Asif survived to tell the tale, but he still carries the scars on his body. And the unhealed wound is fresh in his mind. Even twenty years after the massacre, he is haunted by the blood, the cries of people as they were hit by the bullets. He saw dead bodies around him. The gory scenes refuse to leave his thoughts. He is still haunted by them. His right arm, fractured by a bullet that day, was recently operated on. A bullet had also broken through the bones of his right leg. The third bullet hit him near his crotch. After that he had fallen on the roadside, unconscious. He woke up in the hospital.
One of his cousins, a 5th standard student like him, received bullets in his face. One side of his face was blown away.
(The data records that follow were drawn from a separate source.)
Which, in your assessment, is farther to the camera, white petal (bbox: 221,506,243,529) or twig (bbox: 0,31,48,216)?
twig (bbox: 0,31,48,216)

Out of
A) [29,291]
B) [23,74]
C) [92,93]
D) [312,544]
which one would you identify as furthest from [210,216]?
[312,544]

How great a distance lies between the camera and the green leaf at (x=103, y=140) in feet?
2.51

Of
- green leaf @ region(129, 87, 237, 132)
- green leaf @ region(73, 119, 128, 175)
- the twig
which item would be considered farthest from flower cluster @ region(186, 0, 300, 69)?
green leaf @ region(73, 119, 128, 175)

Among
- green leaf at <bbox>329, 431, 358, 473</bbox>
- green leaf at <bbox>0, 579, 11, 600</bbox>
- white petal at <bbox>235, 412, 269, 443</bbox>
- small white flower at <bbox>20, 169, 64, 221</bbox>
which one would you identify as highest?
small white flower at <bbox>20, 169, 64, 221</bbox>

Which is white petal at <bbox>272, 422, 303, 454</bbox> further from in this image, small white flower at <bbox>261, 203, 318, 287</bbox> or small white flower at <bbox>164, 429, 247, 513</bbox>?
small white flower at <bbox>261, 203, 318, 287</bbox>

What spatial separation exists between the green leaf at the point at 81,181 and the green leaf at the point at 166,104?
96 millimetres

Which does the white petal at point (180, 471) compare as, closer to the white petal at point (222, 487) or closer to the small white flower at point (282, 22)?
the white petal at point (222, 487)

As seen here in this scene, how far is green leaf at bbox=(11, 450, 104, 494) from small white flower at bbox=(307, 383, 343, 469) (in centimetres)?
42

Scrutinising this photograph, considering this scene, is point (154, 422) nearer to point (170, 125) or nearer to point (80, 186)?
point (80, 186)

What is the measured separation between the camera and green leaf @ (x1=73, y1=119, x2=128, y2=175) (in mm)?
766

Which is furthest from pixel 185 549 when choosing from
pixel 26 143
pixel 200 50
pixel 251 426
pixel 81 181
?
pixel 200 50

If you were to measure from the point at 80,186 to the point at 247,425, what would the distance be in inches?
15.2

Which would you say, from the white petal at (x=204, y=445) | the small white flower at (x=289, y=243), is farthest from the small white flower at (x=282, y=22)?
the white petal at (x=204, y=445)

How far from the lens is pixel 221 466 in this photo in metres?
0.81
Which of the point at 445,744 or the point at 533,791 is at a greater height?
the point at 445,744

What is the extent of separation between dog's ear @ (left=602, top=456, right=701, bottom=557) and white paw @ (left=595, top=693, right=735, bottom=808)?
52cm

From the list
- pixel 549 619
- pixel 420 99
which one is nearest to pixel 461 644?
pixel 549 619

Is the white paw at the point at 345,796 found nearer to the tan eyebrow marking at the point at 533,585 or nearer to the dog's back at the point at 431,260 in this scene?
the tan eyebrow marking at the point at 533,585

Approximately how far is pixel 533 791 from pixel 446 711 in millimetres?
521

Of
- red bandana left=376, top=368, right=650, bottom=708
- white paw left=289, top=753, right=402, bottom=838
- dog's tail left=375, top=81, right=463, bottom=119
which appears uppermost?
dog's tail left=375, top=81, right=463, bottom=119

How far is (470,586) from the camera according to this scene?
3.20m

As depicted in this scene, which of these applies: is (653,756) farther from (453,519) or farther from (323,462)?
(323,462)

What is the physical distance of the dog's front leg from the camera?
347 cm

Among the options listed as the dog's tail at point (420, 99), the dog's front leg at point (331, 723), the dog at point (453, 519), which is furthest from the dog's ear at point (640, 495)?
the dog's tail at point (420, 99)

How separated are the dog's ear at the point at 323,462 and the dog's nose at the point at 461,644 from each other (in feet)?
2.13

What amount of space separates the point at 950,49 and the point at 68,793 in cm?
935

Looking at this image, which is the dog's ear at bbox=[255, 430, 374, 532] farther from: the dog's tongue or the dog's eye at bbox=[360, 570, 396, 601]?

He died on the spot.
Asif remembers the BSF troops who trained guns in his direction. “One BSF trooper aimed his big LMG and he opened direct fire in my direction,” he recalls, imitating the action of the BSF trooper with his hands. “I had never seen such a big gun in my life,” he says. The BSF troops had lined up their guns on the streets, he adds, all of them facing the people. Then he remembers seeing people falling around him, like a pack of cards, and cold blood coagulating on the street. “Whosoever was in the front rows, they died on the spot,” he says. “There was blood all over the street and people were shouting and running for help.”
“Those who will forget that massacre,” Asif says in an emphatic tone, “I don’t think they are human beings.”
Abdul Rasheed Shergujri, a middle aged man, was also part of the procession that came down on the main street that day after people offered Friday prayers in the Jamia Masjid. “When we reached near the highway, BSF started firing from all sides,” he recalls in his shop in the Bijbehara town market. Rasheed was shot in his leg. He lay in a pool of blood and he was crying for help. His brother Muhammad Shafi had received bullets in his head, he later found out, and died on the spot. Rasheed was later picked by one of his elder brother who took him to the hospital.
Rasheed was in the hospital for four months, recovering from his bullet injuries. He still limps and has not recovered fully from his bullet injuries. The deep scars left by the bullets are still visible on his legs. “We even filed cases against the BSF for killing our brother,” he says. “We won one case about compensation but even that was never given, leave alone punishing the killers.”
Mukhtar Ahmad Ganie, a 19-year-old vegetable seller, had tried to run into a by lane when BSF men opened fire on the procession he was part of that day. He received a bullet in his spinal cord and succumbed on the way to the hospital.